Salarios atados a la producción de Vaca Muerta
El argumento central del sindicato es simple. La cuenca produce más que nunca y los aumentos tienen que acompañar esos números. Según Rucci, los récords de producción de Vaca Muerta no pueden convivir con salarios que se atrasan frente a la inflación. Por eso el gremio plantea que la recomposición salarial siga el ritmo de los resultados productivos. No es una consigna nueva, aunque ahora llega en un momento particular: las empresas de servicios presionan por bajar costos mientras la actividad crece.

La negociación sigue abierta. Rucci anticipó que el sindicato va a mantener el diálogo con las cámaras para alinear los salarios con los resultados de la cuenca. Es decir, el gremio no rompe la mesa, pero tampoco acepta un acuerdo que deje a los trabajadores por debajo de la inflación. Esa es la frontera que el dirigente dejó escrita esta semana.

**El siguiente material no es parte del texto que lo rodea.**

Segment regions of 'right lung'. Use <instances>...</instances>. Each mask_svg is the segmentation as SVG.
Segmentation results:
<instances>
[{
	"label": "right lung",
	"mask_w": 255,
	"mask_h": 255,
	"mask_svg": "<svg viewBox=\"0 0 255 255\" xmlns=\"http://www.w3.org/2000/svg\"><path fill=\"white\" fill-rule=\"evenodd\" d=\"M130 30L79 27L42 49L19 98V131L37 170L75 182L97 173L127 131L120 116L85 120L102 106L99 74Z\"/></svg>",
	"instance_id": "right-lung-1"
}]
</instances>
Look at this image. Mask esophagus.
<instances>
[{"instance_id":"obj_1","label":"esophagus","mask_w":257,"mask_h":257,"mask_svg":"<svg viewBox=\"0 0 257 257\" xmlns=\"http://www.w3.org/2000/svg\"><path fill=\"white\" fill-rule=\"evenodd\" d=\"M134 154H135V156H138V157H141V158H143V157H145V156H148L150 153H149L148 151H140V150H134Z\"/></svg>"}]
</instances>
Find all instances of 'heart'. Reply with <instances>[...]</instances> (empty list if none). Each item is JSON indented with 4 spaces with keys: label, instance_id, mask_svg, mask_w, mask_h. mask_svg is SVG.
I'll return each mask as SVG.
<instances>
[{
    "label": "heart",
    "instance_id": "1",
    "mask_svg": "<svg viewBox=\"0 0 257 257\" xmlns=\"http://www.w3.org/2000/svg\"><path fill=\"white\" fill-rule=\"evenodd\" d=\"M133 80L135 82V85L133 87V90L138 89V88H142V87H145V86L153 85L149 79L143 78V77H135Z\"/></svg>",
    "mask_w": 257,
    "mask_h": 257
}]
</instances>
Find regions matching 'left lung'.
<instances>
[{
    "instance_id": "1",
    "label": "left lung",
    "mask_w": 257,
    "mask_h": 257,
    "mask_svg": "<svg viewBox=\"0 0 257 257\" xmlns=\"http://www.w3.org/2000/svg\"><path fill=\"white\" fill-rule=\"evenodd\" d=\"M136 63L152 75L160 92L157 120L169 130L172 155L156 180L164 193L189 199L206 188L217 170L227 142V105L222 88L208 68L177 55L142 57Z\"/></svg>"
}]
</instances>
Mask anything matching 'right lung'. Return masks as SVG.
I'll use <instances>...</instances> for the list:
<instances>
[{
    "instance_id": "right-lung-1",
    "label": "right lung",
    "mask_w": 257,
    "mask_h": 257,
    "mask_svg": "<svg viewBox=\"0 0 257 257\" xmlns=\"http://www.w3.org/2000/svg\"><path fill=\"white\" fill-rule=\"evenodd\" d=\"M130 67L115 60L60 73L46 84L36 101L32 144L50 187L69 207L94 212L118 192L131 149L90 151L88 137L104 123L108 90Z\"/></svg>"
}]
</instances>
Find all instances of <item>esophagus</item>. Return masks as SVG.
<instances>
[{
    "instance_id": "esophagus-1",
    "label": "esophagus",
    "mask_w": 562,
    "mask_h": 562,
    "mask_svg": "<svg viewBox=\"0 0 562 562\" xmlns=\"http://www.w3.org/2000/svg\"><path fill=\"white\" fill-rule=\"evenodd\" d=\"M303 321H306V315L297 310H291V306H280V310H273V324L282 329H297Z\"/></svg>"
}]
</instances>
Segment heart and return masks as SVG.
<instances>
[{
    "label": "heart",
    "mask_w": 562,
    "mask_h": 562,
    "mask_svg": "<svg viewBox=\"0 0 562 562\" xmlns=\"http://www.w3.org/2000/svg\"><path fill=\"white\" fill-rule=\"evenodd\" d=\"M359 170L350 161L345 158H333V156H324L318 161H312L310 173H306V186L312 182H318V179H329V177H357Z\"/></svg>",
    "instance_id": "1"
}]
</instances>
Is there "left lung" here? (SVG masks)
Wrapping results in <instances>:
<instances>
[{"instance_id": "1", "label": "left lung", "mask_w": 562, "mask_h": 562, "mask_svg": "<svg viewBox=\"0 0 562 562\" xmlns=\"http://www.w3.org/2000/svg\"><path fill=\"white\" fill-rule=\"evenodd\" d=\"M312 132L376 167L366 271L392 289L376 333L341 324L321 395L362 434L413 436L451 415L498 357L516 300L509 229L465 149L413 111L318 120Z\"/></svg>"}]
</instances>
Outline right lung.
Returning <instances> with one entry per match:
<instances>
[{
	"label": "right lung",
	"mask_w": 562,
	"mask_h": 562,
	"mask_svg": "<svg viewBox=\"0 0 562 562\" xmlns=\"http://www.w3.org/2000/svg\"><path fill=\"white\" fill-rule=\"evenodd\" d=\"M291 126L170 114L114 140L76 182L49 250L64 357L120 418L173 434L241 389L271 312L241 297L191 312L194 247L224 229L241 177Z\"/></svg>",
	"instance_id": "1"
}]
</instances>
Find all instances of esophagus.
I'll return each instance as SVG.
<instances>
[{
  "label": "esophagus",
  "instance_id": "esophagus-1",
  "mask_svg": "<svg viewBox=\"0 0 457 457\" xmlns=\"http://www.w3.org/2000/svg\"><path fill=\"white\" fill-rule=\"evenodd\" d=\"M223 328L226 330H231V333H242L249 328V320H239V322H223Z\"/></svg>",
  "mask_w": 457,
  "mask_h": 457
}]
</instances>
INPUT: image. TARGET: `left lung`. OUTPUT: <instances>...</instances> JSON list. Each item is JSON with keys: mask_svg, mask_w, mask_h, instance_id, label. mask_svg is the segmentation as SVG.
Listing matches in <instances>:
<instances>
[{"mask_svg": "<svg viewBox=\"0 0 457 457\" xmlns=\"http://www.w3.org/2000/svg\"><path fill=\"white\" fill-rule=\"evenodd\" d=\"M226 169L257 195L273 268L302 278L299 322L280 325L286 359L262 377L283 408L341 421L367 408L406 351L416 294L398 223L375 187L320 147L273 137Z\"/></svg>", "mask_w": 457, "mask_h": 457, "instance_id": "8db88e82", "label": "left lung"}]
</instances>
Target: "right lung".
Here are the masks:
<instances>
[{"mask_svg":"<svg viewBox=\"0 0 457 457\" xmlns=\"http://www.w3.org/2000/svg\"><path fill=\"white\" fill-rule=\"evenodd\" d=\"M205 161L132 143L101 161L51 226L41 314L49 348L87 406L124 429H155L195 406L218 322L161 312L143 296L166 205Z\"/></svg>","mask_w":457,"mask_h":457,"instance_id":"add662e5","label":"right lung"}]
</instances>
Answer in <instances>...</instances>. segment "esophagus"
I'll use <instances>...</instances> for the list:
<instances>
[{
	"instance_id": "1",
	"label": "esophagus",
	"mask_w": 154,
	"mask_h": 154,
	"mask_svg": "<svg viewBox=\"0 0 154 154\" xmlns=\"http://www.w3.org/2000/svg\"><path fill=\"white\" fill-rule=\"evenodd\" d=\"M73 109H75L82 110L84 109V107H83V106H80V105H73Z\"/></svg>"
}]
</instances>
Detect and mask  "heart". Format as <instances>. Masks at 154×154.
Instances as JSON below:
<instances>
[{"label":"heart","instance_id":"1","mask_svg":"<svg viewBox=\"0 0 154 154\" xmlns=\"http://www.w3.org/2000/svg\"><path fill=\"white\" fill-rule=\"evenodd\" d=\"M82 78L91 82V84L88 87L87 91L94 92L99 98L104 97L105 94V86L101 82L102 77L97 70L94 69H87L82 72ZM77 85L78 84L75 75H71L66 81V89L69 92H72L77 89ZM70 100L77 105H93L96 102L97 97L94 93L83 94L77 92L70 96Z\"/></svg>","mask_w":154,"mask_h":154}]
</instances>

Halliburton pidió un recorte del 23% y dio siete días
El punto más tenso de la paritaria petrolera llegó desde una de las grandes compañías de servicios. Halliburton pidió una reducción del 23% en sus contratos y otorgó un plazo de siete días para responder. Rucci fue tajante: «No hay posibilidades de que se pueda acceder a ese pedido que ha hecho Halliburton». Para el gremio, un ajuste de esa magnitud terminaría cayendo sobre los salarios y las condiciones de trabajo. Además, sentaría un precedente para el resto de las contratistas de la cuenca.
El pedido de Halliburton expone una tensión que atraviesa a todo el sector de servicios. Las operadoras producen récords, pero las empresas que perforan, fracturan y mantienen los pozos negocian sus contratos bajo presión de costos. Cuando una contratista pide recortar un 23% en sus contratos, el impacto llega hasta la boca de pozo. Ahí es donde el sindicato pone el límite.
Compre Neuquino: el otro frente abierto
La paritaria no es el único reclamo. Rucci también denunció incumplimientos del Compre Neuquino, el régimen provincial que prioriza a las empresas y a los trabajadores neuquinos en la cadena de Vaca Muerta. «Estamos más de un 20% o un 30% abajo», sostuvo. El dato importa porque ese esquema es una de las herramientas con las que la provincia busca que el crecimiento de la cuenca derrame en empleo local. Si las empresas no cumplen, el efecto sobre el trabajo neuquino se diluye. Por eso el gremio suma ese punto a la mesa con las cámaras como parte de la misma discusión.
Lo que viene ahora
El próximo paso está en la mesa con las cámaras. El sindicato quiere cerrar un número que sostenga el poder adquisitivo y que refleje la producción récord. Las empresas, en cambio, llegan con la presión de costos que Halliburton puso sobre la mesa con un plazo concreto. Mientras esa discusión avanza, la política provincial sigue de cerca la pulseada, porque el resultado de la paritaria petrolera marca el pulso salarial de toda la economía regional. El plazo de siete días que fijó Halliburton es la primera fecha a mirar. Después vendrá la respuesta de las cámaras al planteo del gremio.